In many communities especially in rural areas, they depend on stream water and often the same source of drinking water serves as the toilet. 


“The mental state of poverty clouds the thinking and will to change lifestyles. When someone is poor, hungry and thirsty, the last thing on his mind is fetching water to boil and cool before drinking.”


Mostly, people in rural areas seem not to grasp the concept of why and how proper management of their water bodies have a direct impact on their livelihoods, the way of living, and health. The mental state of poverty clouds the thinking and will to change lifestyles.

Several high-level forums and conferences attended by international NGOs and Government agencies have been hosted to deliberate, review and come out with a road map communique to address the optimum approach on proper water management and direct impact on poverty reduction. Almost on a yearly basis, such high profile forums are hosted however, the results of action-oriented programs coming out of these well-attended forums are not encouraging.


Poverty-Environment Partnership (PEP) is a network of bilateral aid agencies, multilateral development banks, UN agencies and international NGOs that aims to address key poverty-environment issues within the framework of international efforts to achieve the Millennium Development Goals.
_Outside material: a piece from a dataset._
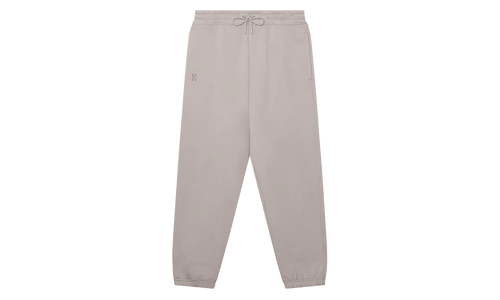 Club Collective Pants "Ore" 1MG10774425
Some of the recommendations from this forum include the following:


  1. Policy, legal and regulatory reform (including rights of access to water).

  2. Planning and technology choices to broaden the range of technology and management choices available to poor people and planners.

  3. Financial mechanisms, including supportive investment environments and cost recovery mechanisms. 

  4. Institutional reform and more effective institutional coordination.


Policy actions by governments should initially focus on:

  1. The integration of water into MDG-based Poverty Reduction Strategies.

  2. Reforms to reduce fragmentation within and between government agencies through IWRM.

  3. The improvement of local level water governance through decentralization, securing rights and enhancing institutional capacities that bring decision-making within reach of the poor.

  4. The establishment of an effective regulatory system, including creating a level playing field to encourage investments by small local private sector enterprises.

  5. Advocacy and awareness programmes.


When someone is poor, hungry and thirsty, the last thing on his mind is fetching water to boil and cool before drinking. This example and many more other cultural impediments hamper the acceptance of recommendations coming out of global forums.


install community boreholes for better quality water and host annual workshop seminars on “How to Manage Water resources to reduce poverty”


The MEF proposes to organize a series of grassroots hands-on approach workshops and improving sources of quality water e.g drilling boreholes, targeting keys actors and traditional leaders who have a better understanding of the cultures and tribal beliefs of water bodies in rural areas.